Key fobs are small and can easily be misplaced or stolen. If a key fob falls into the wrong hands, an unauthorized person could gain access to a secure area, potentially putting confidential information, employees, or other valuable assets at risk.
Key fobs rely on electronic components and can fail due to a variety of reasons, including battery failure, hardware malfunction, or exposure to extreme weather conditions. When a key fob fails, it can leave employees or visitors locked out of a building, causing frustration and delay.
Key fobs use radio frequency technology to communicate with access control systems, and like all electronic devices, they can be vulnerable to hacking. If a key fob's encryption is not strong enough, it can be cloned, allowing an unauthorized person to gain access to a secure area.
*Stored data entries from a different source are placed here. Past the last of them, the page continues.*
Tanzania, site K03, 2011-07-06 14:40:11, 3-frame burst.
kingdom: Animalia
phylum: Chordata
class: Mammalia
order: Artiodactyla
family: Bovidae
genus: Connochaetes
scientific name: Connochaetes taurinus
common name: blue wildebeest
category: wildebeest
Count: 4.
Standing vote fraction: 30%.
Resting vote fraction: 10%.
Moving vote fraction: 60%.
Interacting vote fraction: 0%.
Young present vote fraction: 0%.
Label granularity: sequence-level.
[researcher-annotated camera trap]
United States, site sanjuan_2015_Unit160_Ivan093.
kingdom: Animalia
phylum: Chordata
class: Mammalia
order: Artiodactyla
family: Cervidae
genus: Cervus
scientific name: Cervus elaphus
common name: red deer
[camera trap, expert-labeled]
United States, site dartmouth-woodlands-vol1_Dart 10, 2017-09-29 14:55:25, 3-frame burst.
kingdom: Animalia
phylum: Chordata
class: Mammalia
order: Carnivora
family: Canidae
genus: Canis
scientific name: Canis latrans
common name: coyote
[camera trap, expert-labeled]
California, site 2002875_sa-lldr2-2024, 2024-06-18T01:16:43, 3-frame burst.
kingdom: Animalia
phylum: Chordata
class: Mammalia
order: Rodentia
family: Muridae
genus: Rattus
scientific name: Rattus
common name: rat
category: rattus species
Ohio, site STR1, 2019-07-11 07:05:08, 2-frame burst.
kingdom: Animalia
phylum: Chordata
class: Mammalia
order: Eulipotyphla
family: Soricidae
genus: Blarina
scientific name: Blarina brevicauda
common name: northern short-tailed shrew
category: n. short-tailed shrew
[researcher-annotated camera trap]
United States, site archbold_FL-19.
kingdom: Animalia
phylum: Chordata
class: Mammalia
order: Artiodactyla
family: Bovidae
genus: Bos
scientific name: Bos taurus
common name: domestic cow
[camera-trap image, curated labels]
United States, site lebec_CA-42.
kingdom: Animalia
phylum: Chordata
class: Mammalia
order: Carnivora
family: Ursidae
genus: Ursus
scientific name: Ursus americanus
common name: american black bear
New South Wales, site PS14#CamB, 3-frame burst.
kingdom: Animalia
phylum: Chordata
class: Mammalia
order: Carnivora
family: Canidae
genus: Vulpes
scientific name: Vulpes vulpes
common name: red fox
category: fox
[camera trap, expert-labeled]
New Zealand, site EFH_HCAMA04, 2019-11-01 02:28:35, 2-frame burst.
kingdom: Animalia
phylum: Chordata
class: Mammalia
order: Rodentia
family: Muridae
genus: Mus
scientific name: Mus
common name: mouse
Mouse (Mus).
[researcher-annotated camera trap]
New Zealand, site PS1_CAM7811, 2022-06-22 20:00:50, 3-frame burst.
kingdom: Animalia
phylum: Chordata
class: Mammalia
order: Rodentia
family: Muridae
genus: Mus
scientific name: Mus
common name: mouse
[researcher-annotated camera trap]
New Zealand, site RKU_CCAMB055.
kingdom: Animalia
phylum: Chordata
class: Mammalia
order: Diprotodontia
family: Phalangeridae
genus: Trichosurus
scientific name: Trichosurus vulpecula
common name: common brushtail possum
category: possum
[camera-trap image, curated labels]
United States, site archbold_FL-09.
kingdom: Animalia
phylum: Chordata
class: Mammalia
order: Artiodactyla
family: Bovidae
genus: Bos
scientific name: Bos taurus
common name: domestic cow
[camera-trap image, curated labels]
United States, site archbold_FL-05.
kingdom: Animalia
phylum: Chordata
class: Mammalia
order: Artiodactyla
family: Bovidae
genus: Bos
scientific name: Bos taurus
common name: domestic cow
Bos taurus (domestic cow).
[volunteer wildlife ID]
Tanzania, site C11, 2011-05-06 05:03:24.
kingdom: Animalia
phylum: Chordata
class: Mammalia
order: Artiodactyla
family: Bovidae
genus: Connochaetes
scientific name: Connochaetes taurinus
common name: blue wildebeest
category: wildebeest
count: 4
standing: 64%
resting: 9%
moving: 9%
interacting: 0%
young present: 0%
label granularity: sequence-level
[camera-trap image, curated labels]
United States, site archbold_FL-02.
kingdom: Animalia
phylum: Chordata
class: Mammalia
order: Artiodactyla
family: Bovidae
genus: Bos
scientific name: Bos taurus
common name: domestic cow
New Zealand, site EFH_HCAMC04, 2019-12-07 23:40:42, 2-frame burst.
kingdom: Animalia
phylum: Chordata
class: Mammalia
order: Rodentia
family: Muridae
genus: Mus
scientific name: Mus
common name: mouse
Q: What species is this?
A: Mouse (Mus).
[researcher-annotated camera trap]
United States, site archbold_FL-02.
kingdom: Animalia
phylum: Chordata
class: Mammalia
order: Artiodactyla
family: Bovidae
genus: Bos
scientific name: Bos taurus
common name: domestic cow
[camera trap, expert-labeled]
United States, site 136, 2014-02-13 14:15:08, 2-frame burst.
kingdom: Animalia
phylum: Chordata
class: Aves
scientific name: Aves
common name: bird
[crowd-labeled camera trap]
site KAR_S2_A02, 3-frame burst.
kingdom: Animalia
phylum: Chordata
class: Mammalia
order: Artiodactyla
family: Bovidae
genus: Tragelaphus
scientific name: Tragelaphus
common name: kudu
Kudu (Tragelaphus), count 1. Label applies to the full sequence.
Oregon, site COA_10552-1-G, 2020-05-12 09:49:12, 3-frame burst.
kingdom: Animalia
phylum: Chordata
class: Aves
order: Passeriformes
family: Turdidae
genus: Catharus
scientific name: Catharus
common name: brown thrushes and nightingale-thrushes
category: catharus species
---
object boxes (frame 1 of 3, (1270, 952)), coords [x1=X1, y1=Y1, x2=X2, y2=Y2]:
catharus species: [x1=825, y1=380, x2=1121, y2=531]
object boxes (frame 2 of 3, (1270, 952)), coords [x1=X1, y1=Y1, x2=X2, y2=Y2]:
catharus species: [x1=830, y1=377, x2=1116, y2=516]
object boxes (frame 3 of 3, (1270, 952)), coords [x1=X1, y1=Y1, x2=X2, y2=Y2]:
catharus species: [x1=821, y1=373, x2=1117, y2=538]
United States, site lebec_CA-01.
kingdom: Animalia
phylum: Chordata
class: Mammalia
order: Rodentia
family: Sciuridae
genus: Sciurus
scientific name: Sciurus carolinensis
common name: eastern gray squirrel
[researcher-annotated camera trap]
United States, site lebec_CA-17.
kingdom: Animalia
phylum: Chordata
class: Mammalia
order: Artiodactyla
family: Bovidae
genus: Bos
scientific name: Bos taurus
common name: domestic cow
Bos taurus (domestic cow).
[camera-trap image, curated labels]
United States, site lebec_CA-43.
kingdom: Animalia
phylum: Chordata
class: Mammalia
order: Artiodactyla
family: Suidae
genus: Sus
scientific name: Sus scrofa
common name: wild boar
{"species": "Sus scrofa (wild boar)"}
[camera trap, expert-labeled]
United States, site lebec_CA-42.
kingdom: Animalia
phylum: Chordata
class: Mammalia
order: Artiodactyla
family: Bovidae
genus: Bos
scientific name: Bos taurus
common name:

Key fobs must be replaced periodically, and the cost of replacing lost or damaged fobs can add up over time. In addition, the access control system itself must be regularly maintained to ensure it is functioning properly.
Key fobs are not accessible to everyone, particularly those with disabilities who may have trouble carrying or using them. For these individuals, alternative access methods must be put in place, which can add to the overall cost and complexity of a system.
Key fobs require users to carry them at all times, and if they forget to bring their fob, they may be unable to gain access to a building. This can be a major inconvenience for employees, visitors, or contractors who rely on access to a facility on a regular basis.
In conclusion, while key fobs offer a convenient and efficient way to control access to buildings and facilities, they also come with a number of downsides that can pose risks to the security of a property. Businesses and organizations must weigh the pros and cons of using key fobs, and consider alternative methods such as smartphone access control, to ensure that their access control systems are secure and reliable.